**Exercise requirements**
Reproduce every one of the records below word for word.

=== Data to use ===

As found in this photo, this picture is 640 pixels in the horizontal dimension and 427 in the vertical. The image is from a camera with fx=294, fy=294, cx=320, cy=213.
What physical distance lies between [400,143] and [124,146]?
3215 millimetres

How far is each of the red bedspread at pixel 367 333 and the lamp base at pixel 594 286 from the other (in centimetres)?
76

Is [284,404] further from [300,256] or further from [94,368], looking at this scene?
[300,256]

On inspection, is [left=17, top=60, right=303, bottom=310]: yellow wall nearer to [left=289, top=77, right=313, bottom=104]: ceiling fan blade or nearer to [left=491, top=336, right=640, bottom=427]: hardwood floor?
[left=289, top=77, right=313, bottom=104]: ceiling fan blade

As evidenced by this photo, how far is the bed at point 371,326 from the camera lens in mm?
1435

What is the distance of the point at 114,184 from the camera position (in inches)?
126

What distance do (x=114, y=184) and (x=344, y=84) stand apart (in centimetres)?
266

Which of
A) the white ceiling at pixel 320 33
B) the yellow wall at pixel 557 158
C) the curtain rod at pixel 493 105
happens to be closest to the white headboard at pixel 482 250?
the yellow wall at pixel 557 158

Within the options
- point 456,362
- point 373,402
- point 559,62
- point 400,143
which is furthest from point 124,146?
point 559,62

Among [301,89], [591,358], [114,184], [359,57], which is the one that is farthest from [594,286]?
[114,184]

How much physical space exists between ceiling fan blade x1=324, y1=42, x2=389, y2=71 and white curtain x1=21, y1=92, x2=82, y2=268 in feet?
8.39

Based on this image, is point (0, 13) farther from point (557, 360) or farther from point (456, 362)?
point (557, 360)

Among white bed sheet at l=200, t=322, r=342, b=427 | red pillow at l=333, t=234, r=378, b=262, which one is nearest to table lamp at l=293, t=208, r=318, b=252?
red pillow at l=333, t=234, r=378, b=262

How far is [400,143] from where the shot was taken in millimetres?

===

**Exercise result**
As found in this photo, this picture is 640 pixels in the horizontal dimension and 427 in the vertical. The image is from a camera with fx=294, fy=294, cx=320, cy=213.
What physical distance lies between [400,143] and [124,146]?
3215 millimetres

How far is each of the red bedspread at pixel 367 333 and the lamp base at pixel 594 286 from the other (in centimetres)?
76

Is [284,404] further from [300,256] or further from [94,368], looking at this scene?
[300,256]

On inspection, is [left=17, top=60, right=303, bottom=310]: yellow wall nearer to [left=289, top=77, right=313, bottom=104]: ceiling fan blade or nearer to [left=491, top=336, right=640, bottom=427]: hardwood floor?
[left=289, top=77, right=313, bottom=104]: ceiling fan blade

As evidenced by this photo, how far is the bed at point 371,326 from the camera lens in mm?
1435

What is the distance of the point at 114,184 from the camera position (in inches)?
126

What distance do (x=114, y=184) and (x=344, y=84) stand apart (in centimetres)?
266

Which of
A) the white ceiling at pixel 320 33
B) the yellow wall at pixel 557 158
C) the curtain rod at pixel 493 105
happens to be closest to the white headboard at pixel 482 250?
the yellow wall at pixel 557 158

Within the options
- point 456,362
- point 373,402
- point 559,62
- point 400,143
which is furthest from point 124,146?
point 559,62

Among [301,89], [591,358], [114,184], [359,57], which is the one that is farthest from [594,286]?
[114,184]

How much physical space exists between ceiling fan blade x1=324, y1=42, x2=389, y2=71 and white curtain x1=21, y1=92, x2=82, y2=268 in feet?
8.39

Based on this image, is point (0, 13) farther from point (557, 360) or farther from point (456, 362)?
point (557, 360)

Among white bed sheet at l=200, t=322, r=342, b=427 | red pillow at l=333, t=234, r=378, b=262, which one is nearest to table lamp at l=293, t=208, r=318, b=252?
red pillow at l=333, t=234, r=378, b=262

How far is [400,143] from where the shot was taken in millimetres?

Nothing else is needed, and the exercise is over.